Rush Reboot – Xanadu (1977)

I decided to wax poetic for this week’s reboot. Some of this choice is in homage to our tribe’s friendly, neighborhood curmudgeon. Paul once mentioned to me he thought this song had the greatest opening intro of just about any song he had ever heard. Who’s one to argue with a bodhisattva? This song is Neil’s version of the Samuel Taylor Coleridge classic Kubla Khan.  While it is over 11 minutes in length, please note the depth and degree of sounds that 3 musicians are able to generate using hands and feet. This is, also, one of the best examples of Neil Peart the percussionist and not just a drummer. For those that might not remember, A Farewell to Kings is the first album I ever heard by Rush and is what began my lifelong love of the band, the members, and their artistry. I give you the song Xanadu .
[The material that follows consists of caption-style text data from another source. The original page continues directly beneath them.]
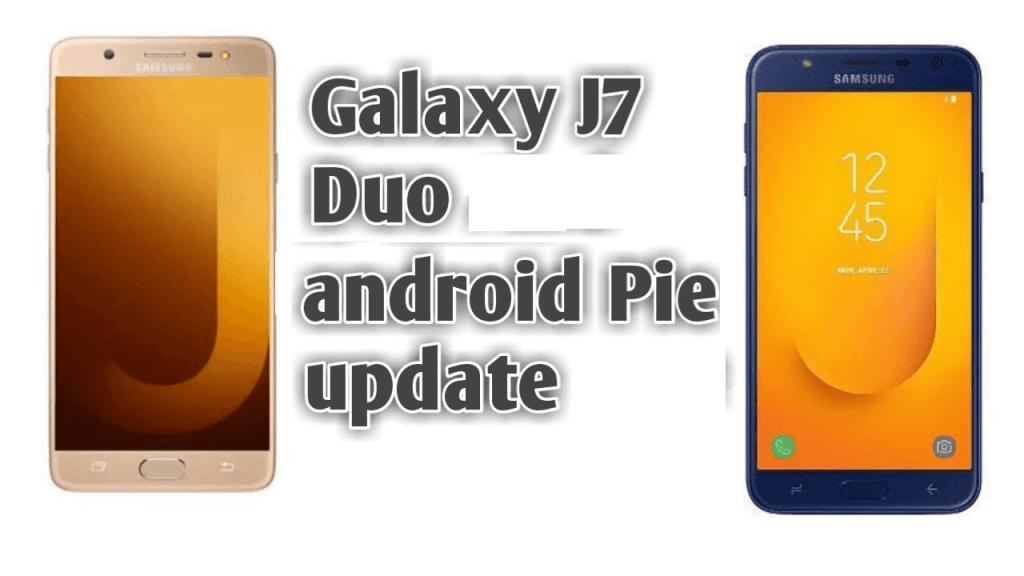 Android Pie for Galaxy J7 Duo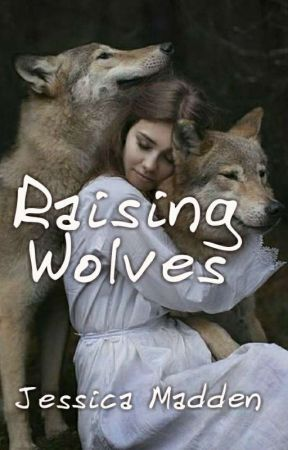 Raising Wolves  by JessicaCMadden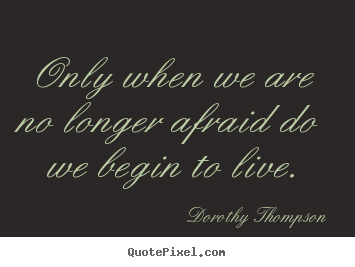 Only when we are no longer afraid do we begin to live. Dorothy Thompson  life quotes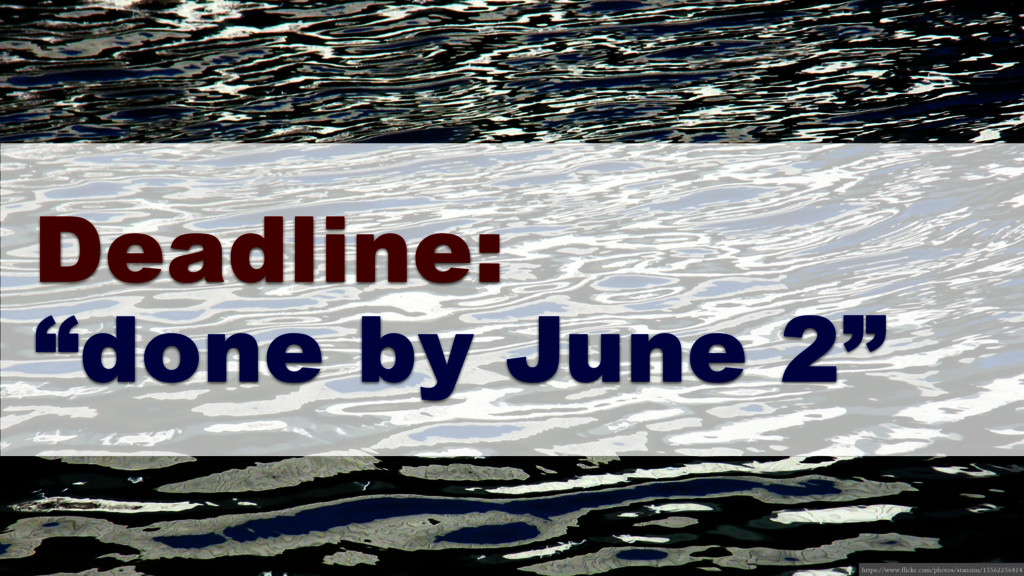"""Deadline: """"done by June 2"""" https://www.flickr.c..."""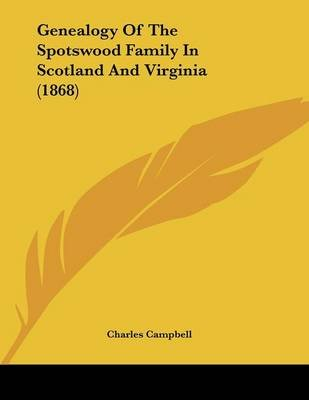 Genealogy of the Spotswood Family in Scotland and Virginia (1868) (Paperback): Charles Campbell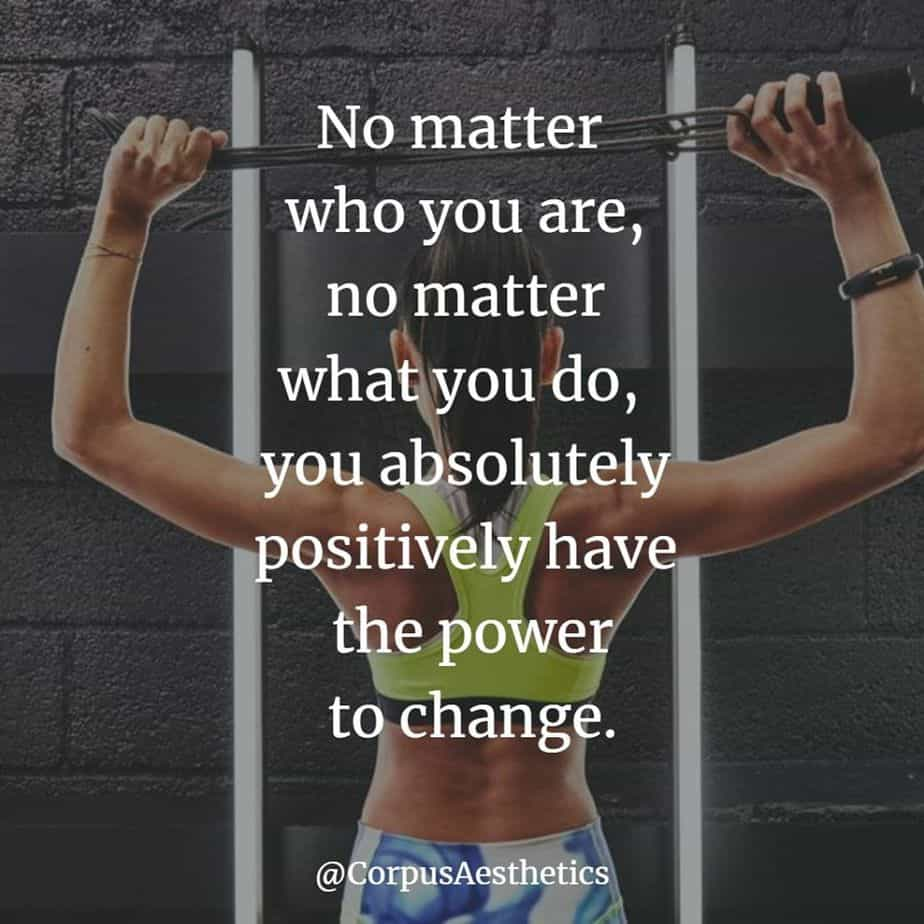 fitness inspirational quotes, you absolutely positively have the power to change, a girl has a stretch training at the gym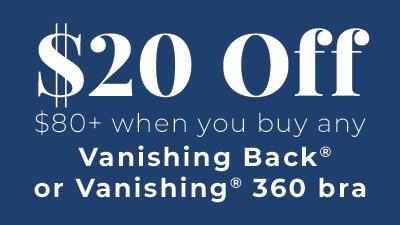 $20 Off $80+ When You Buy Any Vanishing Back Or Vanishing 360 Bra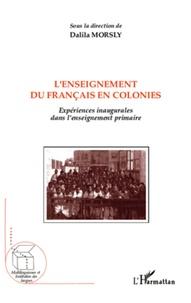 Dalida Morsly - L'enseignement du français en colonies - Expériences inaugurales dans l'enseignement primaire.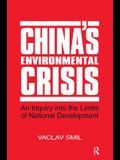 China's Environmental Crisis: An Enquiry into the Limits of National Development: An Enquiry into the Limits of National Development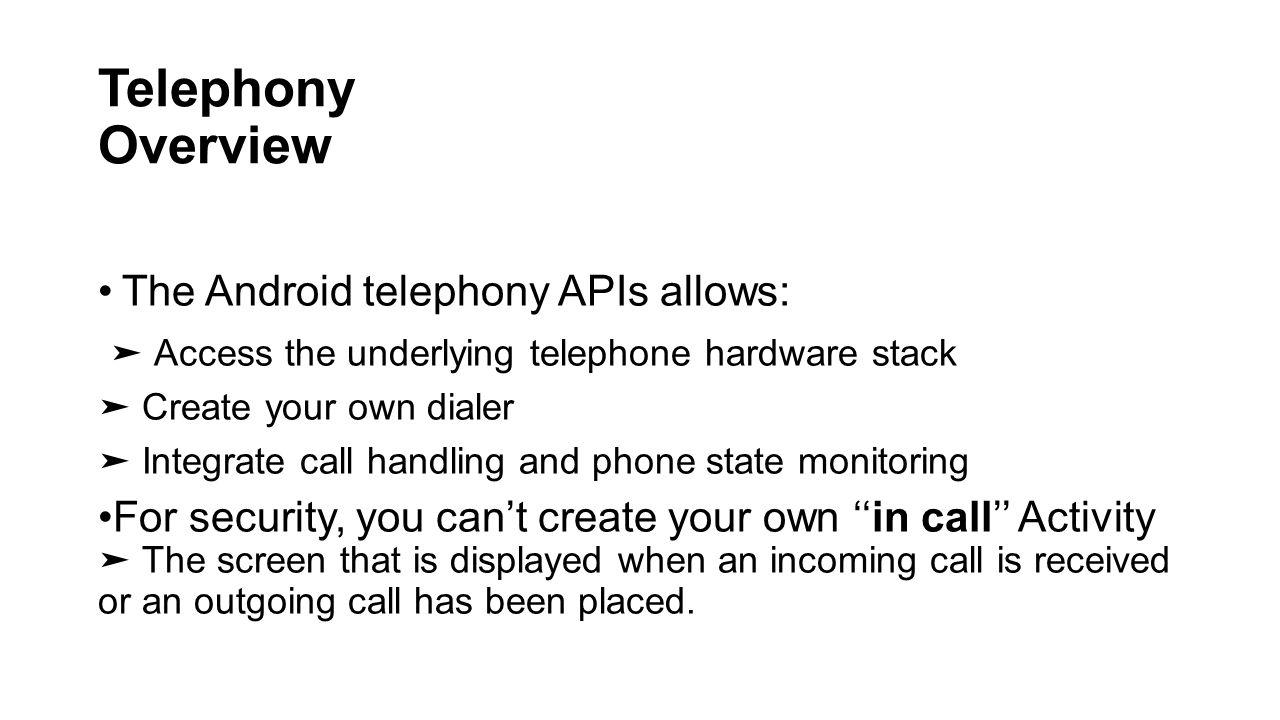 Telephony and sms API'S  Objective Telephony ➤ Initiating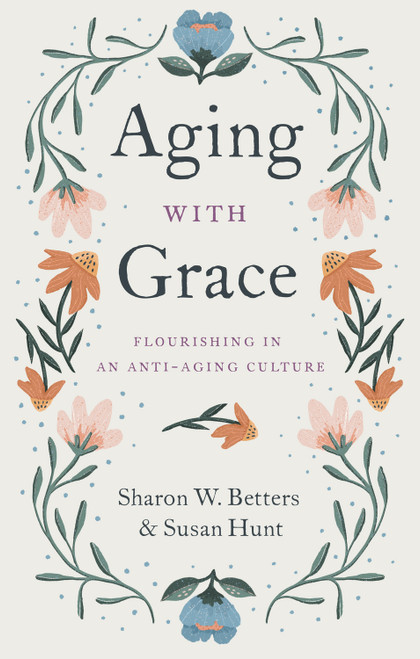 Aging with Grace Flourishing in an Anti-Aging Culture [Paperback]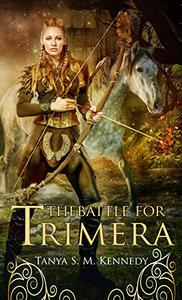 The Battle for Trimera: Book 1 of the Ruling Priestess: A Romantic Fantasy Action Adventure Novel
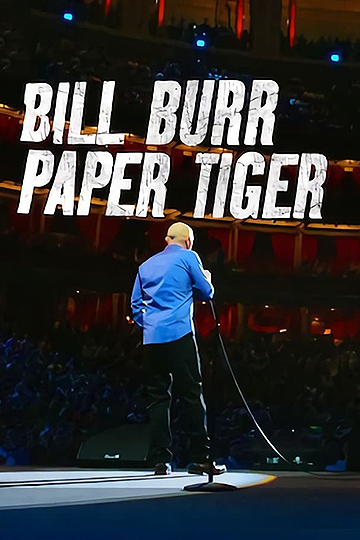 Bill Burr Paper Tiger 2019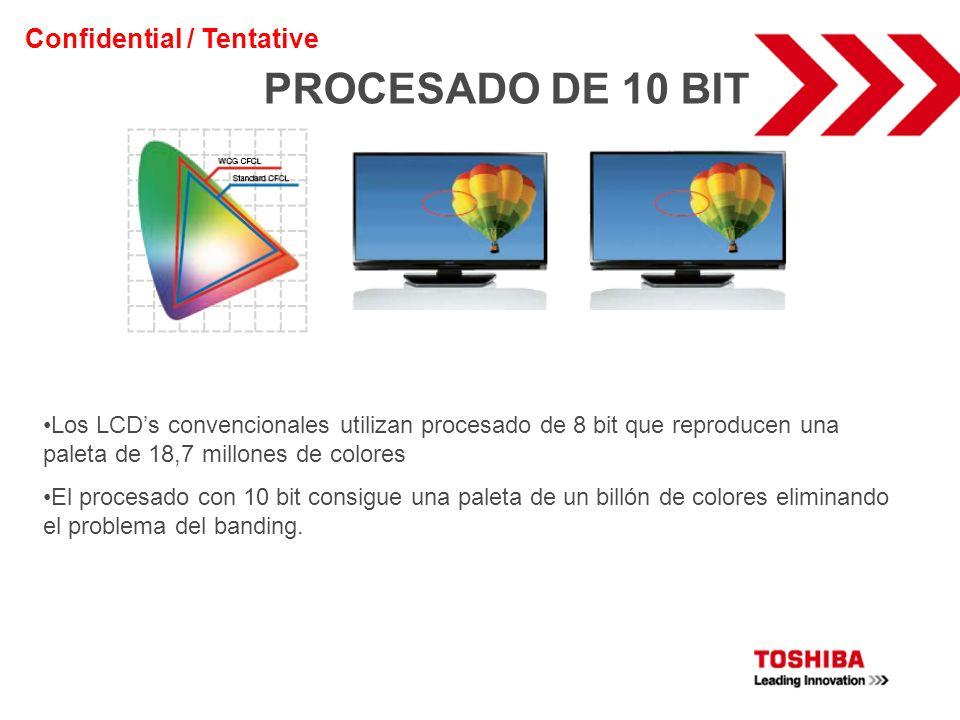 PROCESADO DE 10 BIT Confidential / Tentative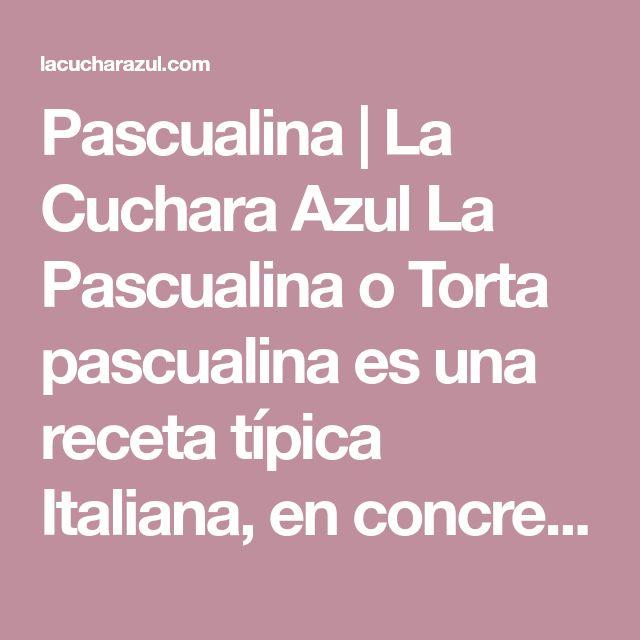 Pascualina | La Cuchara Azul La Pascualina o Torta pascualina es una receta típica Italiana, en concreto de Liguria. Lo que me llama la atención es que pese a la lejanía también lo es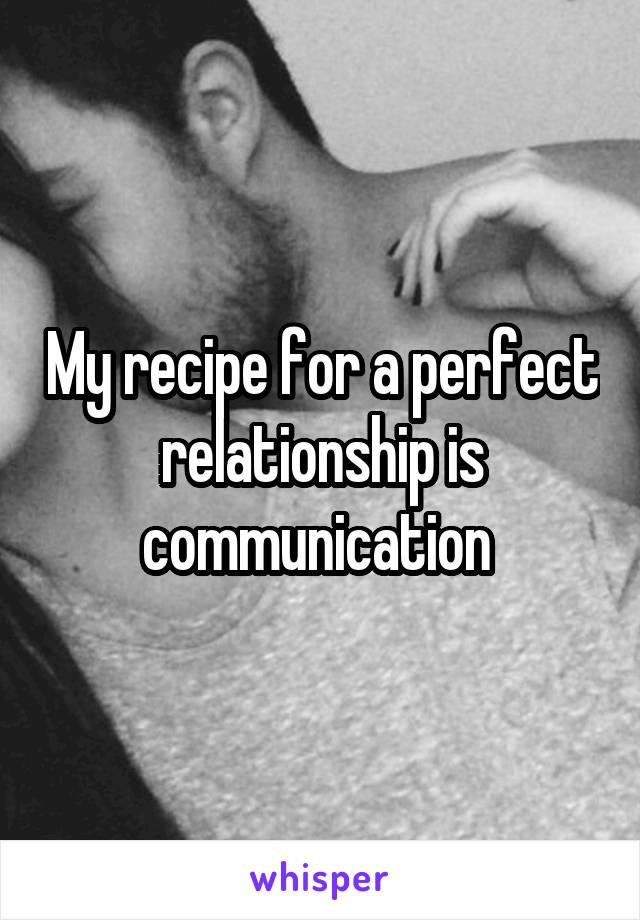 My recipe for a perfect relationship is communication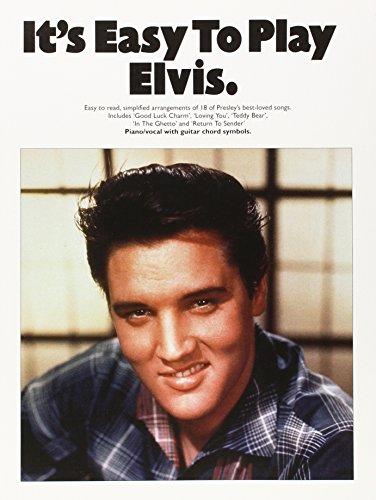 It'S Easy To Play Elvis. Easy to: Elvis Presley.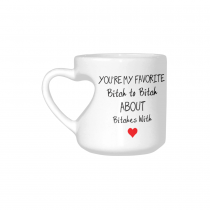 InterestPrint You're My Favorite Bitch to Bitch About Bitches with Quotes White Ceramic Heart-shaped Travel Water Coffee Mug Tea Cup - Funny Unique Birthday Gift for Men Dad Husband Boy Him Lover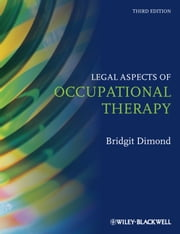 Legal Aspects of Occupational Therapy ebook by Bridgit C. Dimond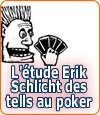 L'étude d'Erik Schlicht sur les tells au poker.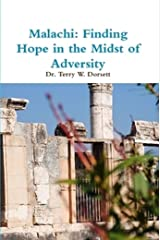 Malachi: Finding Hope in the Midst of Adversity Kindle Edition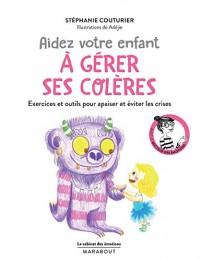 Le cabinet des émotions : Aider votre enfant à gérer ses colères: Exercices et outils pour apaiser et éviter les crises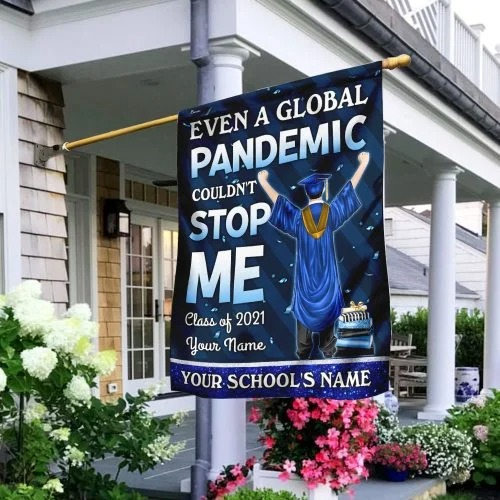 Even a global pandemic couldnt stop me class of 2021 custom name flag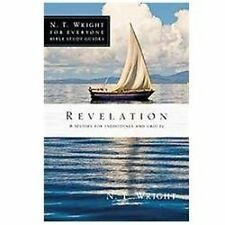 Revelation N. T. Wright for Everyone Bible Study Guides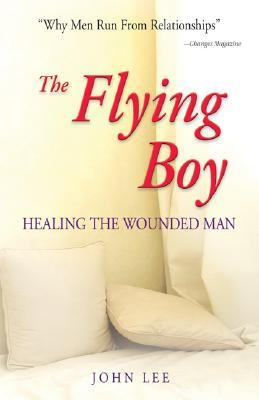 [PDF] [EPUB] The Flying Boy: Healing the Wounded Man Download by John H. Lee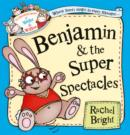 Image for Benjamin and the super spectacles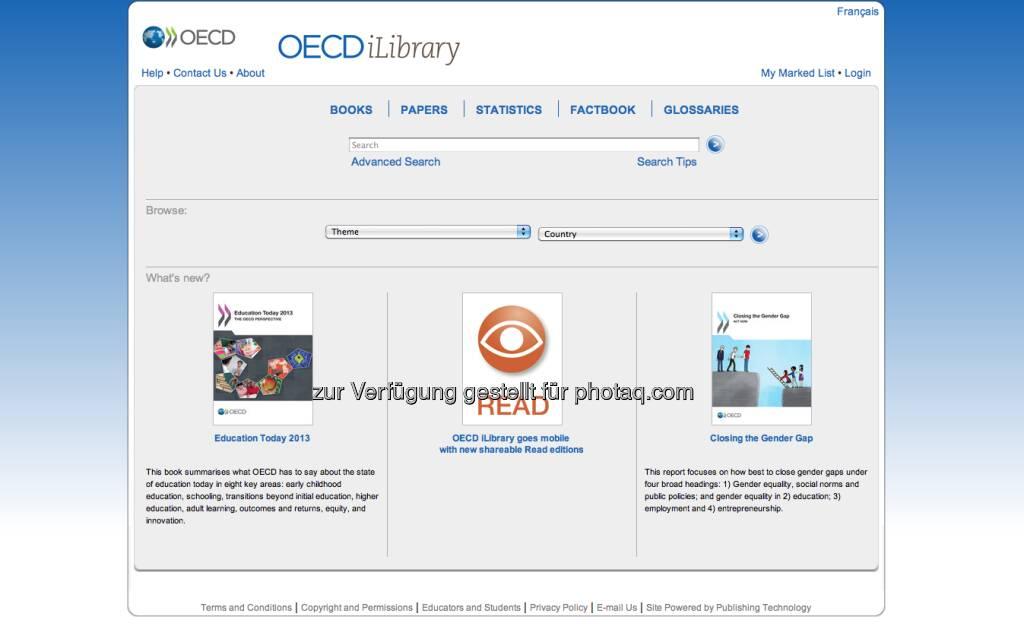 http://www.oecd-ilibrary.org/ - die OECD-Bibilothek liefert starke Inhalte und Grafiken zu den Themen Wirtschaft, Gesellschaft und Umwelt. Unter http://finanzmarktfoto.at/page/index/161gibt es eine kleine Kooperation mit finanzmarktfoto.at (08.01.2013)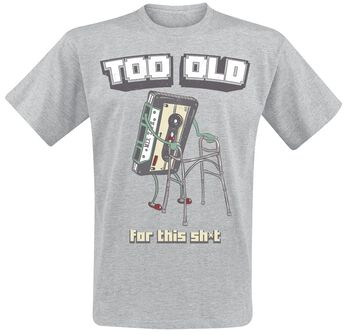 Too Old For This Sh*t
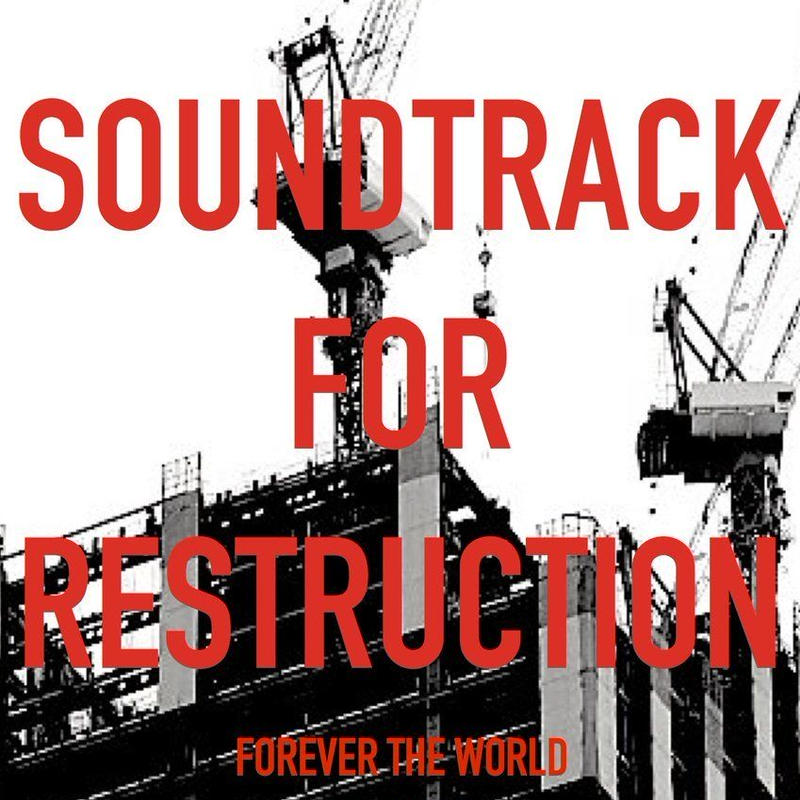 FOREVER THE WORLD『SOUNDTRACK FOR RESTRUCTION』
Music: Geddy Lee and Alex Lifeson
Lyrics: Neil Peart

“To seek the sacred river Alph
To walk the caves of ice
To break my fast on honey dew
And drink the milk of Paradise…”

I had heard the whispered tales
Of immortality
The deepest mystery
From an ancient book. I took a clue
I scaled the frozen mountain tops
Of eastern lands unknown
Time and Man alone
Searching for the lost — Xanadu
Xanadu — To stand within The Pleasure Dome

Decreed by Kubla Khan
To taste anew the fruits of life
The last immortal man
To find the sacred river Alph
To walk the caves of ice
Oh, I will dine on honey dew
And drink the milk of Paradise

A thousand years have come and gone
But time has passed me by
Stars stopped in the sky
Frozen in an everlasting view
Waiting for the world to end
Weary of the night
Praying for the light
Prison of the lost — Xanadu

Xanadu — Held within The Pleasure Dome

Decreed by Kubla Khan
To taste my bitter triumph
As a mad immortal man
Nevermore shall I return
Escape these caves of ice
For I have dined on honey dew
And drunk the milk of Paradise

9 comments

        1. We’ll have to ask those that do not love them. I find that it is like the prog rock of the 60’s and 70’s. People got tired of the weight of the pieces they felt were musical masturbation. I can see how it might be that way for some. For me, however, it’s just the visceral reaction I have to the blending of the themes, words, and music speak to my soul and heart.

          Liked by 1 person

          1. I’ll have to disappoint you. This isn’t really my music either. Musical masturbation, yes, thank you.
            On the other hand, romanticism is definitely my thing. Those who don’t like it are the ones who either never read it or misunderstood it.

            Liked by 1 person

            1. You don’t disappoint me. I understand. I do not judge anyone for what does or does not move them and for the reason’s why. It is also why I do not let their opinions sway how I feel about the things I do.